**Text under study:**
• • • • •

But broadly, the Order's blown up two and Miko one while Team Evil only destroyed one, so she has a point vis a vis who blows up gates more often Good or Evil. But her plan's still fundamentally flawed. :colbert:

Strawberry Pyramid
Dec 12, 2020

by Pragmatica

Caidin posted:

She's old and neutral and thinks she has it all figured out, of course shes letting evil triumph.

True Neutral in D&D typically means you're either completely apathetic to worldly matters beyond your own personal business, or a walking Golden Mean Fallacy. It's one of the reasons why druids prior to 3e managed to be even more insufferable than paladins.

THE BAR
Oct 20, 2011

You know what might look better on your nose?

Strawberry Pyramid posted:

True Neutral in D&D typically means you're either completely apathetic to worldly matters beyond your own personal business, or a walking Golden Mean Fallacy. It's one of the reasons why druids prior to 3e managed to be even more insufferable than paladins.

True Neutral doesn't feel like it should be a thing for cognizant beings. If you can't take a stand on anything, anything at all, then you're either a mindless beast or not interested in playing the game.

Same if it's used as a carte blanche for doing whatever the hell you want, like Chaotic Neutral.

Lt. Danger
Dec 22, 2006

jolly good chaps we sure showed the hun

alignment (ugh) only really works as virtue ethics

THE BAR
Oct 20, 2011

You know what might look better on your nose?

Lt. Danger posted:

alignment (ugh) only really works as virtue ethics

It's there to enable spells like Protection from X and Smite Y.

ikanreed
Sep 25, 2009

I honestly I have no idea who cannibal[SIC] is and I do not know why I should know.

syq dude, just syq!
Alignment is a piss poor way to frame character motivations.

"Pragmatically willing to sacrifice the few for the many" is a moral outlook that doesn't fall into good vs evil.

Android Blues
Nov 22, 2008

True Neutral really only fits for characters that have a completely nonsensical spiritual philosophy about cosmic forces needing to be in balance. Or, I guess, characters that have no particular ethics and are devoted entirely to their own comfort and survival, but then that raises questions about "isn't that actually an evil alignment?" and "well, no, because that describes most wild animals" and then "why is it True Neutral when a squirrel hoards resources but Neutral Evil when a monopolist in Waterdeep does it?".

• • • • •

**Provided material:**
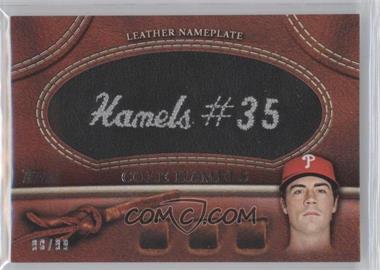 2011 Topps - Manufactured Glove Leather Nameplate - Black #MGL-CH - Cole Hamels /99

• • • • •

**Problem to work on:** Please copy the stretch of the forum thread on D&D alignment from "jolly good chaps" through "and Smite Y.", renaming "virtue ethics" to "rule ethics" wherever it appears. The lines are material kept apart from the forum thread on D&D alignment.

**Written answer:**
jolly good chaps we sure showed the hun

alignment (ugh) only really works as rule ethics

THE BAR
Oct 20, 2011

You know what might look better on your nose?

Lt. Danger posted:

alignment (ugh) only really works as rule ethics

It's there to enable spells like Protection from X and Smite Y.